Обещание на заре (Обещание на рассвете) (др. перевод)
Шрифт:
Моя связь с Валентиной длилась около года. Она преобразила меня полностью. Мне постоянно приходилось бороться с соперниками, утверждать и доказывать свое превосходство: ходить на руках, воровать в лавках, драться — в общем, обороняться по всем фронтам. Самой большой моей мукой был некий мальчишка, имя которого не припомню, но который умел жонглировать пятью яблоками, — и бывало, сидя на камне, среди рассыпанных яблок, понурившись после многочасовых бесплодных попыток, я чувствовал, что жить, в общем-то, не стоит. Тем не менее я не оставлял усилий и до сих пор не разучился жонглировать тремя яблоками; и часто, встав на холме Биг Сур лицом к Океану и бесконечности неба, я выставляю ногу вперед и совершаю этот подвиг, чтобы показать, что еще чего-то стою.
Зимой, когда мы катались с горок на санках, я вывихнул себе плечо, прыгнув в снег с пятиметровой высоты под взглядом Валентины, а все потому, что не мог спуститься по склону, стоя на салазках, как этот разбойник Ян. Как я ненавидел этого Яна и как все еще ненавижу! Никогда точно не знал, что там у них было с Валентиной, и даже сегодня предпочитаю об этом не думать, но он был почти на год старше меня и, учитывая его десять лет, гораздо опытнее
Он умел как-то особенно лихо свистеть, сунув два пальца в рот; этому способу я до сих пор так и не смог научиться; владеют им с той же пронзительной силой лишь мой друг посол Хаиме де Кастро да графиня Нелли де Вогюэ. Благодаря Валентине я понял, что любовь моей матери и нежность, которой я был окружен дома, не имели никакого отношения к тому, что ожидало меня вне дома, а еще, что ничто и никогда нельзя окончательно приобрести, завоевать, застраховать, сохранить. Ян, прирожденный похабник, прозвал меня «голубеньким», и, чтобы избавиться от этого прозвища, которое я считал очень обидным, хотя и не мог сказать почему, мне пришлось приумножить доказательства своей храбрости и мужественности, и скоро я стал грозой окрестных лавочников. Могу сказать без хвастовства, что разбил больше стекол, стянул больше коробок с финиками и халвой и дернул больше звонков, чем любой мальчишка с нашего двора; я научился также рисковать жизнью с легкостью, которая оказалась весьма полезной позже, во время войны, когда вещи такого рода официально допускались и поощрялись.

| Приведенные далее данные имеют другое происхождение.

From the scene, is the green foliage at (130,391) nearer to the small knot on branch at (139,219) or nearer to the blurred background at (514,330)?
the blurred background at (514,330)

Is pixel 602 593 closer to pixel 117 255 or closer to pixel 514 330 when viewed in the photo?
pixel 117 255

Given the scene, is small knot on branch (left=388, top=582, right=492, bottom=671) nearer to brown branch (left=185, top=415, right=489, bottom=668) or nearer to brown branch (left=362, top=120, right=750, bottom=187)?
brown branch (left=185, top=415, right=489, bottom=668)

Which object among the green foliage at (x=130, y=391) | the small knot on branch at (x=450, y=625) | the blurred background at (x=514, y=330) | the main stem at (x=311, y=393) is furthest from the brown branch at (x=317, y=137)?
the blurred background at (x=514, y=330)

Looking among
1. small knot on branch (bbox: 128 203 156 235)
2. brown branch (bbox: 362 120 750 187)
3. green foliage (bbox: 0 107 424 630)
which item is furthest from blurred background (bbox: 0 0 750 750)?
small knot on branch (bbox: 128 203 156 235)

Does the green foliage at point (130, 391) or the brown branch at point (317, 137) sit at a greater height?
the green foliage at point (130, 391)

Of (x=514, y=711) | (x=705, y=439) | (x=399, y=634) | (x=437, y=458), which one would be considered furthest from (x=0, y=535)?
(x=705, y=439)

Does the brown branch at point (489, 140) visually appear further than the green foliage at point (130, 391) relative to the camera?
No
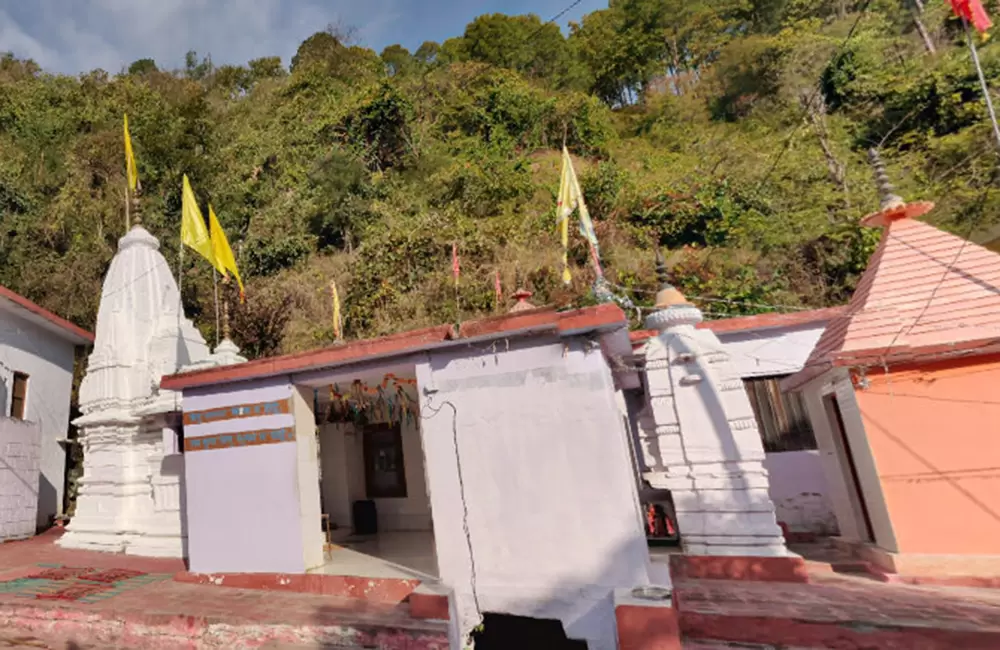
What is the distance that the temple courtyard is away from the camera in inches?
177

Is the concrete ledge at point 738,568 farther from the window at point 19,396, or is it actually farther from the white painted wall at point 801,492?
the window at point 19,396

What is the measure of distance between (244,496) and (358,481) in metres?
4.32

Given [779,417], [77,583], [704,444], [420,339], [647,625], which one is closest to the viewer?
[647,625]

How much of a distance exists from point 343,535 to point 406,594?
14.9 ft

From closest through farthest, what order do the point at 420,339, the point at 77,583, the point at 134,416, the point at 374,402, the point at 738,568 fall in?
the point at 420,339
the point at 738,568
the point at 77,583
the point at 374,402
the point at 134,416

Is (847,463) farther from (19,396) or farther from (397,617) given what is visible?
(19,396)

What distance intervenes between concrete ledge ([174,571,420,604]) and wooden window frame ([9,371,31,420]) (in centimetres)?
1201

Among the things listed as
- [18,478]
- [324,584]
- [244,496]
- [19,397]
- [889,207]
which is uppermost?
[19,397]

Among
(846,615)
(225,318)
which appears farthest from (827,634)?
(225,318)

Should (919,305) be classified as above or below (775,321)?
below

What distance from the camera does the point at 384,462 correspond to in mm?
11211

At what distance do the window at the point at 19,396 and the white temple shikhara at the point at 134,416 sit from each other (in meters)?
4.56

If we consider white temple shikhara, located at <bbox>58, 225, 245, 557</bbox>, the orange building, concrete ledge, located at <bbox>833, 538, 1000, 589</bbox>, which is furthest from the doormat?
the orange building

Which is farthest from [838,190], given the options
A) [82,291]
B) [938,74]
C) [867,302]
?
[82,291]
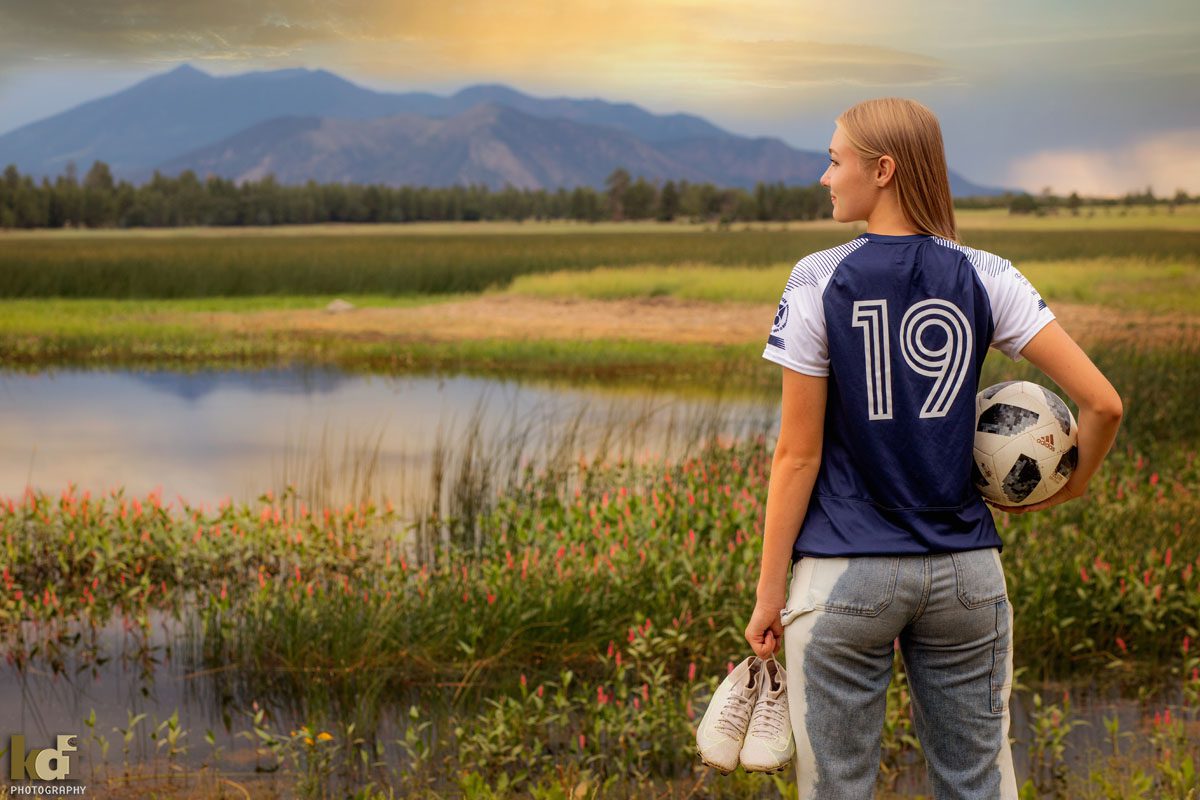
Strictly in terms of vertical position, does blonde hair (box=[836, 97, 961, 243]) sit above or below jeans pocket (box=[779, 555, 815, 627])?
above

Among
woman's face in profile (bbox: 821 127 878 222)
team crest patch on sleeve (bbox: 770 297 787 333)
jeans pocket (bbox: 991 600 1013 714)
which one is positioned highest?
woman's face in profile (bbox: 821 127 878 222)

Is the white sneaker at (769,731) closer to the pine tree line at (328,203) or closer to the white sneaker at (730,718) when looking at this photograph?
the white sneaker at (730,718)

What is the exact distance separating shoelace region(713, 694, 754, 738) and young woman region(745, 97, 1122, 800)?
142mm

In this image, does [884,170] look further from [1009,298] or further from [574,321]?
[574,321]

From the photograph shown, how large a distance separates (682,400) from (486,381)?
339 cm

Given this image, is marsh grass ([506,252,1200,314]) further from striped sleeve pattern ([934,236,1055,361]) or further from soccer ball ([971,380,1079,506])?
striped sleeve pattern ([934,236,1055,361])

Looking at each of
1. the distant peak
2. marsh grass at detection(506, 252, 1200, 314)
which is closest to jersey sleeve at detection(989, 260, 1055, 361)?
marsh grass at detection(506, 252, 1200, 314)

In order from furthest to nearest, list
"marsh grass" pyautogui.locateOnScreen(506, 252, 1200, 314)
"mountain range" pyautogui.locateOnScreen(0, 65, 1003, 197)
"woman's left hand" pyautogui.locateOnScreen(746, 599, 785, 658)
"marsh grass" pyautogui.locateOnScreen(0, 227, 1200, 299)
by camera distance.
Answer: "mountain range" pyautogui.locateOnScreen(0, 65, 1003, 197) < "marsh grass" pyautogui.locateOnScreen(0, 227, 1200, 299) < "marsh grass" pyautogui.locateOnScreen(506, 252, 1200, 314) < "woman's left hand" pyautogui.locateOnScreen(746, 599, 785, 658)

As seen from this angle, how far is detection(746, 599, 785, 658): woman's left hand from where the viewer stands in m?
2.18

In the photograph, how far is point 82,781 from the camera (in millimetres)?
4438

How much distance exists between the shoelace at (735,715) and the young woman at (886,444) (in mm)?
142

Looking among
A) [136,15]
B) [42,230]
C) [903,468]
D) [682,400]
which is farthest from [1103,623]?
[42,230]

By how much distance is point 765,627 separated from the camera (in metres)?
2.21

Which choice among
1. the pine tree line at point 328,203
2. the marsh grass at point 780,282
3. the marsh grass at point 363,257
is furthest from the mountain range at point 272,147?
the marsh grass at point 780,282
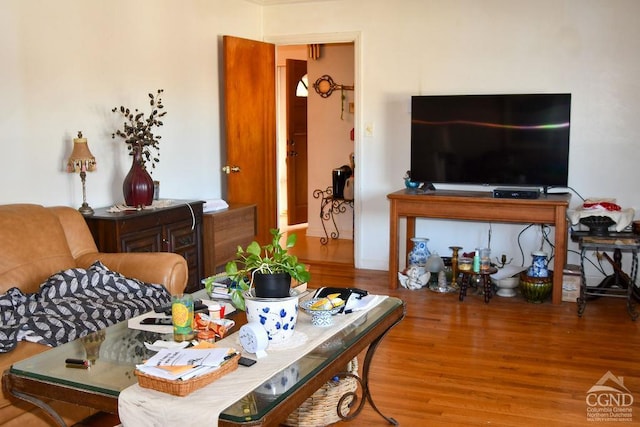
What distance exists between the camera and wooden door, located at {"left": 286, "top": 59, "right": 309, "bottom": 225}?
331 inches

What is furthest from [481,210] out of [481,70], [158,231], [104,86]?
[104,86]

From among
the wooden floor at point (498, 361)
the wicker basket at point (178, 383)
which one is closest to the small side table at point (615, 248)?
the wooden floor at point (498, 361)

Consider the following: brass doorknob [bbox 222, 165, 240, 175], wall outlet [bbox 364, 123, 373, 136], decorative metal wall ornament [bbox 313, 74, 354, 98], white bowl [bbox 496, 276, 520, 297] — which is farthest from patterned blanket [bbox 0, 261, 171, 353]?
decorative metal wall ornament [bbox 313, 74, 354, 98]

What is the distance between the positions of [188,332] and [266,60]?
408cm

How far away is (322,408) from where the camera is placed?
3.00 m

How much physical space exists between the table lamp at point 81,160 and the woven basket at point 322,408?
6.56 ft

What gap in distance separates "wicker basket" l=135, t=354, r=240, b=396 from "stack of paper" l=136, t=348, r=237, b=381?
0.01 metres

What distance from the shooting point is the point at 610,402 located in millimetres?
3318

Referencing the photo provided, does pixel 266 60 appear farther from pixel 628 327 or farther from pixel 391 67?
pixel 628 327

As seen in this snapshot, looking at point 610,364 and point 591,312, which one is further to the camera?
point 591,312

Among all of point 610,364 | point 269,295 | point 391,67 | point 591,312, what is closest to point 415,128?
point 391,67

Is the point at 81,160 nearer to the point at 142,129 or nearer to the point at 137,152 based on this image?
the point at 137,152

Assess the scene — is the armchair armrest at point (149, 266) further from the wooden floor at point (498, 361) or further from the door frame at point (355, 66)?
the door frame at point (355, 66)

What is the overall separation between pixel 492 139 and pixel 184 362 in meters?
3.82
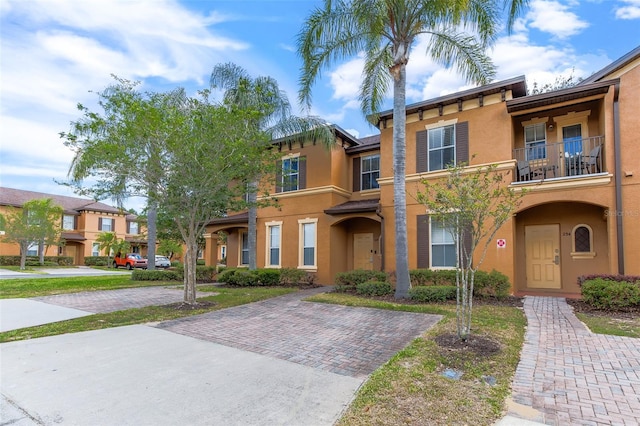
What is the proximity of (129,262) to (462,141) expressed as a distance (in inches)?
1312

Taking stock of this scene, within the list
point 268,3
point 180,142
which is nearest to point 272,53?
point 268,3

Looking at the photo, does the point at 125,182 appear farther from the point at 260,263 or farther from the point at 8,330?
the point at 260,263

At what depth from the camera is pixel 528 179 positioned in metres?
12.3

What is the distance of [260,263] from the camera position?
59.2 ft

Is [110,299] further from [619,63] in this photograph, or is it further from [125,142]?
[619,63]

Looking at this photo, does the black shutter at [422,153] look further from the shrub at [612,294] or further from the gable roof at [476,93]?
the shrub at [612,294]

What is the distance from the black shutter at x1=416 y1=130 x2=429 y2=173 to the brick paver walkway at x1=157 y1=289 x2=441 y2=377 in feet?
21.6

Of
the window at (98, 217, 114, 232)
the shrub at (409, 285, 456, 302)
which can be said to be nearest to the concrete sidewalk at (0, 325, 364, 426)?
the shrub at (409, 285, 456, 302)

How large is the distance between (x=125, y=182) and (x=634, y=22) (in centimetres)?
1664

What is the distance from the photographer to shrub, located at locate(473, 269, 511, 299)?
35.1 ft

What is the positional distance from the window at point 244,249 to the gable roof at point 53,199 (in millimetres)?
23500

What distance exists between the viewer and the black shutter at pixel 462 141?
41.9 feet

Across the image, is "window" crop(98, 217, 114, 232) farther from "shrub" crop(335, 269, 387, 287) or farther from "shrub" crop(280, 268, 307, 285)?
"shrub" crop(335, 269, 387, 287)

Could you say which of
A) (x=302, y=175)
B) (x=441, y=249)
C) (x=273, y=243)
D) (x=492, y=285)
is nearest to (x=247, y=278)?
(x=273, y=243)
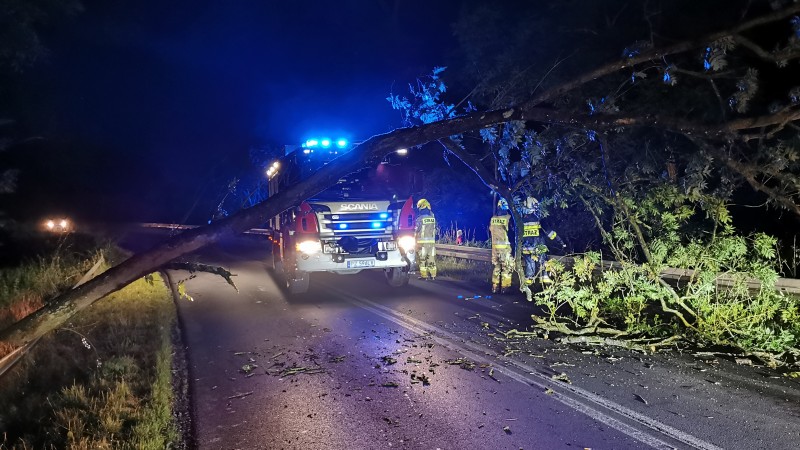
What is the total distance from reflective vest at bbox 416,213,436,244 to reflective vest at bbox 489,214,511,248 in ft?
4.45

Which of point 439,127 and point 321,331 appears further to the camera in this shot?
point 321,331

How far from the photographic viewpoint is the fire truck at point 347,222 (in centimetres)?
940

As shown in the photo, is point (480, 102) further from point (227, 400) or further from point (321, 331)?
point (227, 400)

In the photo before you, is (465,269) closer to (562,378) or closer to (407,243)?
(407,243)

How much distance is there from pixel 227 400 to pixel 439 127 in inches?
126

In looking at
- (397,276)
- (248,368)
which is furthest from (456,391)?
(397,276)

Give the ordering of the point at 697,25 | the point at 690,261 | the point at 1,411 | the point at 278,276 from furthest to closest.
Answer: the point at 278,276
the point at 697,25
the point at 690,261
the point at 1,411

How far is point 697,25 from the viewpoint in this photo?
7.81 meters

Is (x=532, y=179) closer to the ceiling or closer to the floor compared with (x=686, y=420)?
closer to the ceiling

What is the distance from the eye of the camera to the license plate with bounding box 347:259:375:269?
9539mm

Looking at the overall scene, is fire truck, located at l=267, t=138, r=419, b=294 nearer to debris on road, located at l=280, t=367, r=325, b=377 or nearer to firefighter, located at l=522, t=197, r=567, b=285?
firefighter, located at l=522, t=197, r=567, b=285

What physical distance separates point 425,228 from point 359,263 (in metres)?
1.68

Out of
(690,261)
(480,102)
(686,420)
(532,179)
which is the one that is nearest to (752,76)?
(690,261)

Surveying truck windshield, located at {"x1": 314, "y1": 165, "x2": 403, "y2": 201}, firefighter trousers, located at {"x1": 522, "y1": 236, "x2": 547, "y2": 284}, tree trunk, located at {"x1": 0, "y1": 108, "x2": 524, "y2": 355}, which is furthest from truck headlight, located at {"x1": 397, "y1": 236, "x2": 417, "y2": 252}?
tree trunk, located at {"x1": 0, "y1": 108, "x2": 524, "y2": 355}
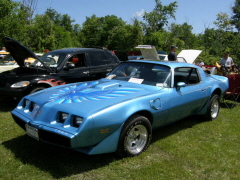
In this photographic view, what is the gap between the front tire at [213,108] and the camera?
5.34m

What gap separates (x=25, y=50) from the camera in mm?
5773

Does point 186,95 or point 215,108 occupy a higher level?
point 186,95

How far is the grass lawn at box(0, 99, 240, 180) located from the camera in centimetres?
305

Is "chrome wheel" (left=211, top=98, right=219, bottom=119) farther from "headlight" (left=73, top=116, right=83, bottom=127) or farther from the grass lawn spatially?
"headlight" (left=73, top=116, right=83, bottom=127)

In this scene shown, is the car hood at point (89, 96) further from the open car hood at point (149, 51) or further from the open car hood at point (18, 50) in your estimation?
the open car hood at point (149, 51)

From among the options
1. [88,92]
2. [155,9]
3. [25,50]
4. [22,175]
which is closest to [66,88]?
[88,92]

Особенно помню одну «смертельную» игру, которую мы с Яном затевали на карнизе пятого этажа, на глазах наших восхищенных товарищей.
И плевать нам было, что Валентины нет рядом, — поединок все равно шел из-за нее, и никто из нас на этот счет не заблуждался.
Игра была очень простая, но, думаю, в сравнении с ней пресловутая «русская рулетка» всего лишь детская забава.
Мы поднимались на последний этаж дома, открывали на лестничной площадке окно, выходившее во двор, и усаживались там как можно ближе к краю, ногами наружу. За окном был цинковый карниз, не шире двадцати сантиметров. Игра состояла в обмене резкими и точными толчками в спину, так, чтобы противник соскользнул с окна и уселся на этом узком внешнем подоконнике, свесив ноги в пустоту.
Мы играли в эту смертельную игру невероятное количество раз.
Стоило нам о чем-нибудь поспорить во дворе или даже без видимых причин, просто в приступе враждебности, мы без единого слова, лишь вызывающе переглянувшись, поднимались на пятый этаж, чтобы «сыграть в игру».
Странный это был поединок, отчаянный и вместе с тем какой-то доверительный: ведь нам приходилось полностью отдаваться на милость своего заклятого врага, потому что плохо рассчитанный или злонамеренный толчок неминуемо обрекал соперника на смерть пятью этажами ниже.
До сих пор отчетливо помню свои ноги, свисающие с металлического карниза в пустоту, и руки соперника на моей спине, готовые толкнуть.
Ян сегодня важное лицо в польской компартии. Я с ним встретился лет десять назад в Париже, в польском посольстве, на каком-то официальном приеме. Я его сразу же узнал. Даже удивительно, как мало изменился этот мальчишка. И в тридцать пять остался таким же тощим и болезненно бледным, сохранил все ту же кошачью походку и узкие, жесткие и насмешливые глазки. Оказавшись там как представители своих стран, мы были взаимно любезны и вежливы. Имя Валентины не упоминалось. Мы выпили водки. Он вспомнил Сопротивление, я ему сказал пару слов о своих воздушных боях. Мы выпили еще по стопке.
— Меня в гестапо пытали, — сказал он мне.
— А меня три раза ранили, — сказал я ему.
Мы переглянулись. Потом, не сговариваясь, поставили свои рюмки и направились к лестнице. Поднялись на третий этаж, и Ян открыл передо мной окно: в конце концов, мы ведь в польском посольстве, а я тут всего лишь гость. Я уже занес ногу через подоконник, как вдруг жена посла, дама очаровательная и достойная самых прекрасных любовных стихов своей страны, вышла из соседней гостиной. Я быстренько убрал ногу и поклонился с любезной улыбкой. Она взяла нас обоих под руку и повела к буфету.
Мне порой случается с некоторым любопытством размышлять, что сказала бы мировая пресса, если бы на тротуаре нашли польского сановника или французского дипломата, вывалившихся из окна польского посольства в Париже в самый разгар «холодной войны»?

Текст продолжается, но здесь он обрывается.